THE present Emperor of Russia is not the one with whom we made the war.* He is a man not given to military display. He is a man whose reign before this war* was signalised chiefly by the grand act of the liberation of twenty millions of his people.* He at least was willing to forget the unfortunate past. He consented that his only daughter, the loved child of his heart, should marry the son of the English Queen.* And I thought that this was a great sign of a permanent reconciliation, and a very blessed promise of a prolonged peace; and although that has not borne in this political respect all the fruit one could have wished for, still I am delighted to believe that there is a great change growing, and a change for the better, and a change which I believe will be accelerated by what will take place when this unfortunate war comes to an end.*
* ‘The war’ is The Crimean War of 1853-1856, about which Bright had been speaking at length earlier. It began when Emperor Nicholas I (r. 1825-1855) was on the Russian throne; the current Emperor was Alexander II of Russia (r. 1855-1881).

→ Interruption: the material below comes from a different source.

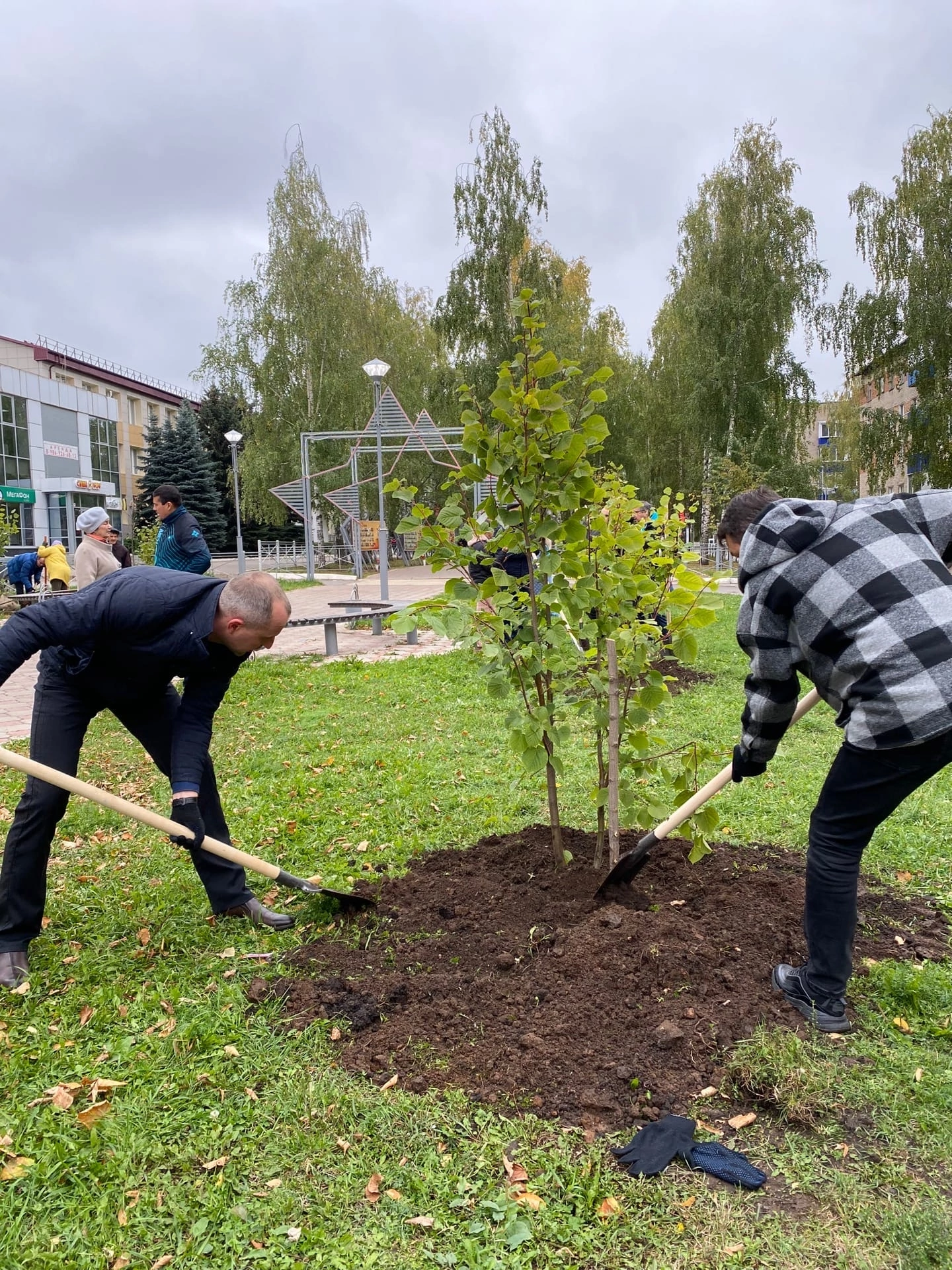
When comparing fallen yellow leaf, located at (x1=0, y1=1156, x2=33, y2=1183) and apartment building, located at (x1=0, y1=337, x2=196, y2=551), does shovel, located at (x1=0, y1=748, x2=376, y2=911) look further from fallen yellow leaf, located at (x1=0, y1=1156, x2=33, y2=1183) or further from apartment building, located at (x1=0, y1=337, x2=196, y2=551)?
apartment building, located at (x1=0, y1=337, x2=196, y2=551)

* ‘This war’ is the Russo-Turkish War of 1877–1878. Bright delivered this speech on January 13th, 1878, towards the close of the war; Parliament was currently discussing whether to step in on Turkey’s side and Bright, of course, was wholly against it.
* The Emancipation of the Serfs was signed into law on February 19th OS (March 3rd NS), 1861, ending Russia’s centuries-old feudal society and granting to some twenty-three million agricultural labourers rights of property ownership, marriage and private enterprise they had long been denied. It was in essence that country’s abolition of slavery, thankfully achieved without the bloodshed seen in the American Civil War of 1861-1865. Much of the reform was reversed by the Communists after 1917, who sent the whole country back to the Middle Ages but without the consolation of religion.
* Grand Duchess Maria Alexandrovna of Russia married Alfred, Duke of Saxe-Coburg and Gotha, a son of Queen Victoria and Prince Albert, on January 24th, 1874. Alfred’s sister Princess Alice was the mother of Empress Alexandra, consort of Emperor Nicholas II of Russia, and also of St Elizabeth the New Martyr.
* The Russo-Turkish war ended with the Treaty of Berlin on July 13, 1878. It was a victory for Russia, and for the Christian states in the Balkans that thereby gained independence from what had become a very unpleasant subservience to the Ottoman Empire.